**EXERCISE PASSAGE:**

####

Compaction hot spots. Thin, pale patches in specific locations — along the edge of the driveway, in a path people walk regularly, near the gate. These spots are compacted harder than the rest of the lawn. The grass roots can’t breathe, water runs off instead of soaking in, and the turf slowly gives up. Targeted aeration in those spots makes a real difference.

Shallow soil over rock. On Sudbury’s Canadian Shield properties, some patches go dry and brown faster than the rest simply because there’s less soil depth in that spot. The rock underneath is closer to the surface. Water drains through faster, roots can’t go deep, and the grass suffers more in heat. If this patch has always been the problem spot no matter what you do, that’s likely what you’re dealing with.


Brown Leaf Tips — But the Grass Itself Looks Okay

Brown tips on grass blades — where the top quarter inch or so is brown but the rest of the blade is green — is almost always one of two things.

Dull mower blade. This is the most common cause and most people never think of it. A sharp mower blade cuts the grass cleanly. A dull blade tears it. Torn grass fibres dry out and go brown at the tip within a day or two of cutting. The lawn looks like it has a grey-brown haze over it a few days after mowing. Run your finger along a blade — if the tip feels ragged and frayed rather than clean-cut, your blade needs sharpening. I sharpen our blades regularly specifically because of this.

####

**EXTRACTED INFORMATION:**
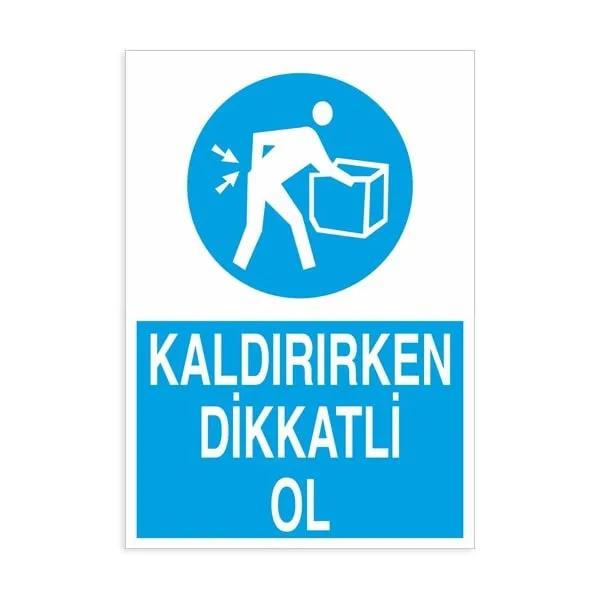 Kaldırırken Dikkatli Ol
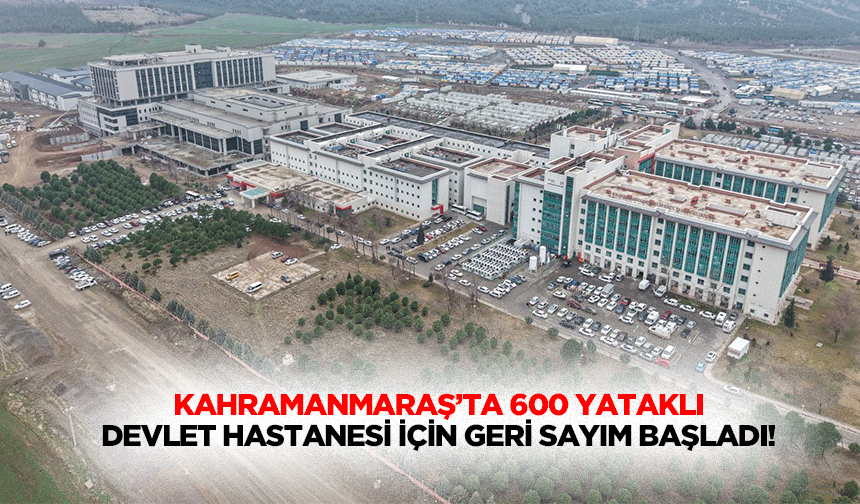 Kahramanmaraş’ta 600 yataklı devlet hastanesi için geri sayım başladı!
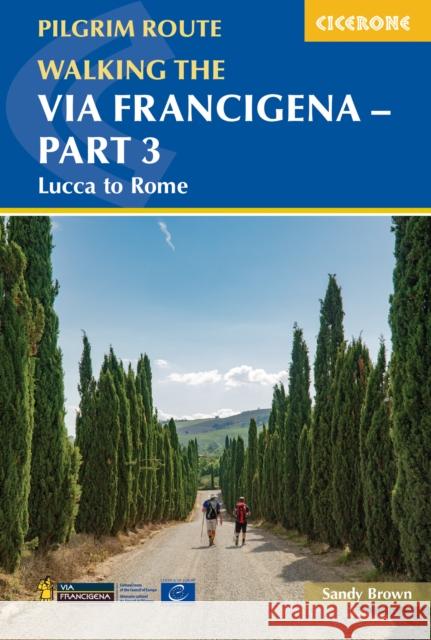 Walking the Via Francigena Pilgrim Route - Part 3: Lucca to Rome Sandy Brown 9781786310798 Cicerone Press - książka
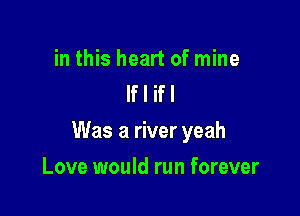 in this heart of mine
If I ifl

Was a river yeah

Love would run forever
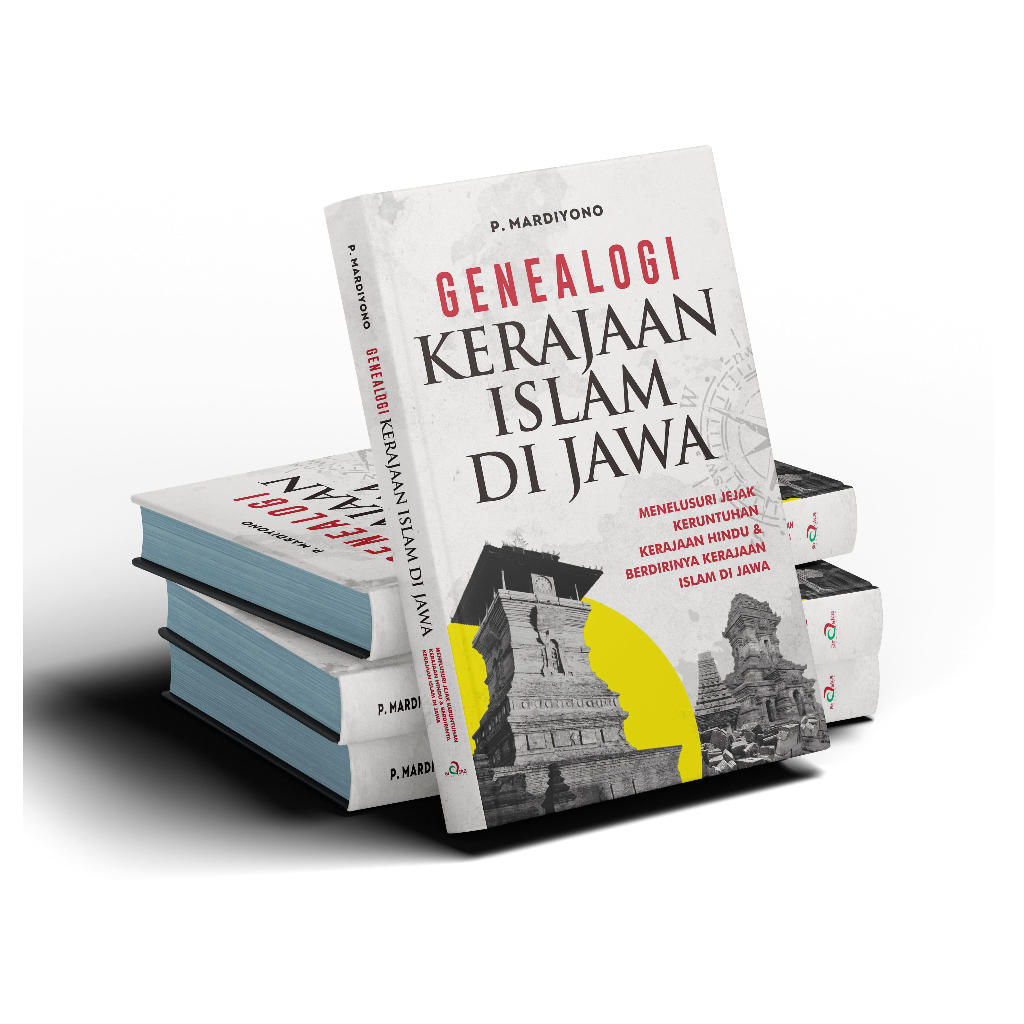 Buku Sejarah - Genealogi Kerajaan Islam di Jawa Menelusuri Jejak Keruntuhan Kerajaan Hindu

####

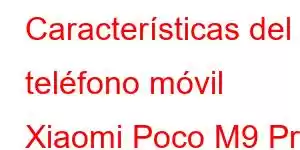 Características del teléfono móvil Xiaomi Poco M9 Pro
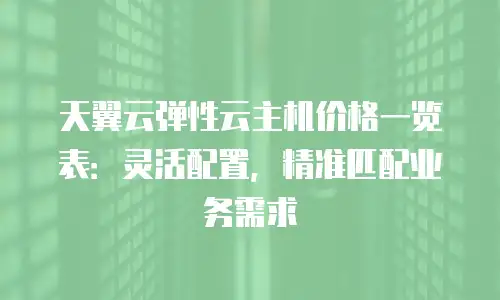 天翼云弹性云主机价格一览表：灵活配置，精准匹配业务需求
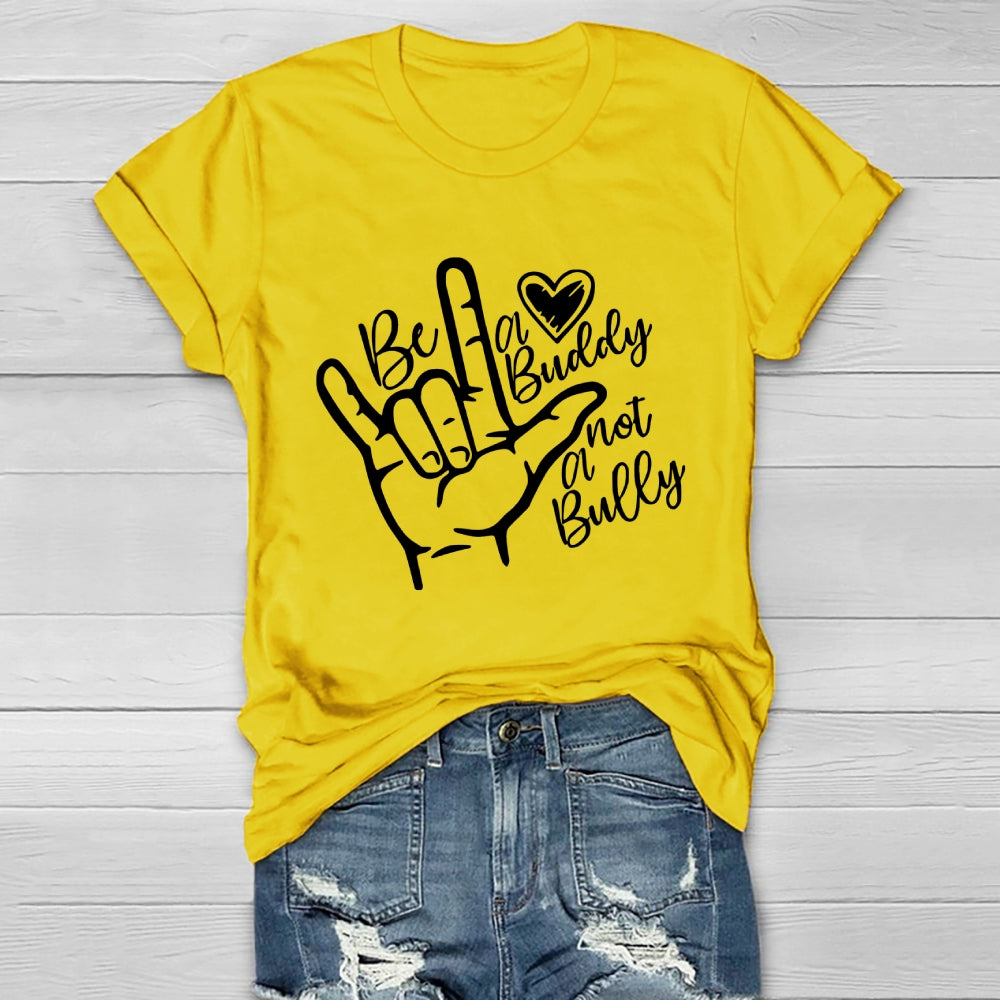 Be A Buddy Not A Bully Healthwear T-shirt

####

**WHAT THIS EXERCISE ASKS:**
• 1. How would you sum up the lawn care text above in exactly two sentences?
• 2. Answer these questions from the lawn care text above:
(a) What does the text say makes a real difference for compacted spots?
(b) Why do some patches on Sudbury's Canadian Shield properties go dry and brown faster than the rest?
(c) How can you check whether your mower blade needs sharpening?

**SOLUTIONS TO THE PROBLEMS:**
• 1. Thin, pale patches in heavily walked spots come from compaction, which targeted aeration can help. On Sudbury's Canadian Shield properties, some patches dry out faster because the soil is shallow over rock, and brown tips on otherwise green blades most often come from a dull mower blade that tears the grass.

• 2.
(a) Targeted aeration in those spots.
(b) There is less soil depth in those spots, so the rock underneath is closer to the surface.
(c) Run your finger along a grass blade. If the tip feels ragged and frayed rather than clean-cut, the blade needs sharpening.